AUSTRALIA. Sydney: Approximately 50,000 LGBTQIA+ people and allies marched along the Sydney Harbour Bridge portraying unity on the last day of WorldPride. The bridge was closed for a few hours to commemorate the final day of WorldPride which took place for the first time in Sydney, starting from North Sydney and ending at the Domain in Sydney’s CBD, which would also be the venue for the WorldPride closing ceremony that is supposed to take place today.
Matt Kean, NSW Treasurer, said that this huge amalgamation of people bears testimony to how the queer community calls for equality, stating, “This is so significant. We’re celebrating the diversity of our entire community, and thousands of people have come out to show their respect and show support for Sydney in all its diversity.”

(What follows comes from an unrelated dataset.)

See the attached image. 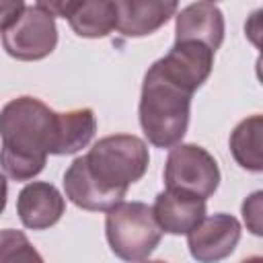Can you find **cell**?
Listing matches in <instances>:
<instances>
[{"label":"cell","mask_w":263,"mask_h":263,"mask_svg":"<svg viewBox=\"0 0 263 263\" xmlns=\"http://www.w3.org/2000/svg\"><path fill=\"white\" fill-rule=\"evenodd\" d=\"M66 212V199L55 185L33 181L25 185L16 197V214L25 228L47 230L60 222Z\"/></svg>","instance_id":"10"},{"label":"cell","mask_w":263,"mask_h":263,"mask_svg":"<svg viewBox=\"0 0 263 263\" xmlns=\"http://www.w3.org/2000/svg\"><path fill=\"white\" fill-rule=\"evenodd\" d=\"M148 162L150 154L146 142L132 134L105 136L84 154L90 179L117 203L123 201L127 187L144 177Z\"/></svg>","instance_id":"3"},{"label":"cell","mask_w":263,"mask_h":263,"mask_svg":"<svg viewBox=\"0 0 263 263\" xmlns=\"http://www.w3.org/2000/svg\"><path fill=\"white\" fill-rule=\"evenodd\" d=\"M261 140H263V117L251 115L242 119L230 134V152L238 166L261 173L263 156H261Z\"/></svg>","instance_id":"16"},{"label":"cell","mask_w":263,"mask_h":263,"mask_svg":"<svg viewBox=\"0 0 263 263\" xmlns=\"http://www.w3.org/2000/svg\"><path fill=\"white\" fill-rule=\"evenodd\" d=\"M240 240V222L230 214L205 216L191 232L187 247L197 263H220L230 257Z\"/></svg>","instance_id":"7"},{"label":"cell","mask_w":263,"mask_h":263,"mask_svg":"<svg viewBox=\"0 0 263 263\" xmlns=\"http://www.w3.org/2000/svg\"><path fill=\"white\" fill-rule=\"evenodd\" d=\"M97 132V117L95 111L84 109H72L58 113L55 117V136H53V150L51 154H76L78 150L86 148Z\"/></svg>","instance_id":"14"},{"label":"cell","mask_w":263,"mask_h":263,"mask_svg":"<svg viewBox=\"0 0 263 263\" xmlns=\"http://www.w3.org/2000/svg\"><path fill=\"white\" fill-rule=\"evenodd\" d=\"M240 263H263V259H261L259 255H255V257H249V259H245V261H240Z\"/></svg>","instance_id":"21"},{"label":"cell","mask_w":263,"mask_h":263,"mask_svg":"<svg viewBox=\"0 0 263 263\" xmlns=\"http://www.w3.org/2000/svg\"><path fill=\"white\" fill-rule=\"evenodd\" d=\"M58 111L35 97H16L0 111V166L14 181L37 177L53 150Z\"/></svg>","instance_id":"1"},{"label":"cell","mask_w":263,"mask_h":263,"mask_svg":"<svg viewBox=\"0 0 263 263\" xmlns=\"http://www.w3.org/2000/svg\"><path fill=\"white\" fill-rule=\"evenodd\" d=\"M25 6L27 4L23 0H0V33L10 29L18 21Z\"/></svg>","instance_id":"19"},{"label":"cell","mask_w":263,"mask_h":263,"mask_svg":"<svg viewBox=\"0 0 263 263\" xmlns=\"http://www.w3.org/2000/svg\"><path fill=\"white\" fill-rule=\"evenodd\" d=\"M43 6L53 14L70 23L78 37L99 39L107 37L117 23L115 2L111 0H82V2H43Z\"/></svg>","instance_id":"8"},{"label":"cell","mask_w":263,"mask_h":263,"mask_svg":"<svg viewBox=\"0 0 263 263\" xmlns=\"http://www.w3.org/2000/svg\"><path fill=\"white\" fill-rule=\"evenodd\" d=\"M156 64L168 78L195 92L212 72L214 51L197 41H175L168 53L156 60Z\"/></svg>","instance_id":"9"},{"label":"cell","mask_w":263,"mask_h":263,"mask_svg":"<svg viewBox=\"0 0 263 263\" xmlns=\"http://www.w3.org/2000/svg\"><path fill=\"white\" fill-rule=\"evenodd\" d=\"M0 263H45L25 232L14 228L0 230Z\"/></svg>","instance_id":"17"},{"label":"cell","mask_w":263,"mask_h":263,"mask_svg":"<svg viewBox=\"0 0 263 263\" xmlns=\"http://www.w3.org/2000/svg\"><path fill=\"white\" fill-rule=\"evenodd\" d=\"M179 10L173 0H117L115 29L125 37H146L158 31Z\"/></svg>","instance_id":"13"},{"label":"cell","mask_w":263,"mask_h":263,"mask_svg":"<svg viewBox=\"0 0 263 263\" xmlns=\"http://www.w3.org/2000/svg\"><path fill=\"white\" fill-rule=\"evenodd\" d=\"M105 236L115 257L125 263H140L158 247L162 230L148 203L121 201L107 212Z\"/></svg>","instance_id":"4"},{"label":"cell","mask_w":263,"mask_h":263,"mask_svg":"<svg viewBox=\"0 0 263 263\" xmlns=\"http://www.w3.org/2000/svg\"><path fill=\"white\" fill-rule=\"evenodd\" d=\"M175 41H197L214 53L224 41V14L214 2H193L175 16Z\"/></svg>","instance_id":"12"},{"label":"cell","mask_w":263,"mask_h":263,"mask_svg":"<svg viewBox=\"0 0 263 263\" xmlns=\"http://www.w3.org/2000/svg\"><path fill=\"white\" fill-rule=\"evenodd\" d=\"M261 199H263V193L261 191H255L253 195H249L242 203V218H245V224L247 228L255 234V236H261L263 232V226H261Z\"/></svg>","instance_id":"18"},{"label":"cell","mask_w":263,"mask_h":263,"mask_svg":"<svg viewBox=\"0 0 263 263\" xmlns=\"http://www.w3.org/2000/svg\"><path fill=\"white\" fill-rule=\"evenodd\" d=\"M64 191L66 197L78 205L80 210H88V212H109L111 208L117 205V201H113L109 195H105L99 185L90 179L86 164H84V156H78L72 160V164L66 168L64 173Z\"/></svg>","instance_id":"15"},{"label":"cell","mask_w":263,"mask_h":263,"mask_svg":"<svg viewBox=\"0 0 263 263\" xmlns=\"http://www.w3.org/2000/svg\"><path fill=\"white\" fill-rule=\"evenodd\" d=\"M164 185L166 189L208 199L220 185L218 162L197 144H177L171 148L164 164Z\"/></svg>","instance_id":"5"},{"label":"cell","mask_w":263,"mask_h":263,"mask_svg":"<svg viewBox=\"0 0 263 263\" xmlns=\"http://www.w3.org/2000/svg\"><path fill=\"white\" fill-rule=\"evenodd\" d=\"M140 263H166V261H160V259H144V261H140Z\"/></svg>","instance_id":"22"},{"label":"cell","mask_w":263,"mask_h":263,"mask_svg":"<svg viewBox=\"0 0 263 263\" xmlns=\"http://www.w3.org/2000/svg\"><path fill=\"white\" fill-rule=\"evenodd\" d=\"M193 92L168 78L154 62L142 82L140 125L146 140L156 148H173L181 144L189 127Z\"/></svg>","instance_id":"2"},{"label":"cell","mask_w":263,"mask_h":263,"mask_svg":"<svg viewBox=\"0 0 263 263\" xmlns=\"http://www.w3.org/2000/svg\"><path fill=\"white\" fill-rule=\"evenodd\" d=\"M6 53L21 62H37L47 58L58 45L55 16L43 2L27 4L18 21L2 33Z\"/></svg>","instance_id":"6"},{"label":"cell","mask_w":263,"mask_h":263,"mask_svg":"<svg viewBox=\"0 0 263 263\" xmlns=\"http://www.w3.org/2000/svg\"><path fill=\"white\" fill-rule=\"evenodd\" d=\"M152 216L166 234H187L205 218V199L185 191L164 189L156 195Z\"/></svg>","instance_id":"11"},{"label":"cell","mask_w":263,"mask_h":263,"mask_svg":"<svg viewBox=\"0 0 263 263\" xmlns=\"http://www.w3.org/2000/svg\"><path fill=\"white\" fill-rule=\"evenodd\" d=\"M6 197H8V183H6V175L0 173V214L6 208Z\"/></svg>","instance_id":"20"}]
</instances>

One of the most precious events that sparked everyone’s attention, including that of friends, families, and community groups from all around the world, was a marriage proposal that happened in the middle of the bridge that sought a lot of sentiment and emotion.
Anthony Albanese, the Australian Prime Minister, and Penny Wong, the Foreign Minister, were welcomed as they attended the event at an opening ceremony, and the Prime Minister mentioned that it indeed was “a great moment.”
“It’s symbolizing the unity that has been on the show for 17 days. We are an inclusive country and it’s great to show that to the world,” he added.
A rollercoaster of emotions ran through the crowd, exemplified by LGBTQIA+ activist Peter De Waal’s words, “Today for me is like a pilgrimage I started in 1970. I think of many different events, including the AIDS epidemic, when we go across the bridge. Remember the thousands of mostly young men we lost. It’s an amazing achievement we’ve made in those 50 years”, adding, “It’s emotional. I lost my own partner five years ago. We were a couple for 50 years. He died seven months before we could get married, and we wanted to get married. So it’s a very emotional journey and pilgrimage for me.”
A lot of people in the crowd showed off their dancing skills as they marched, holding the pride flags high. They also carried banners that represented a number of organizations and charities.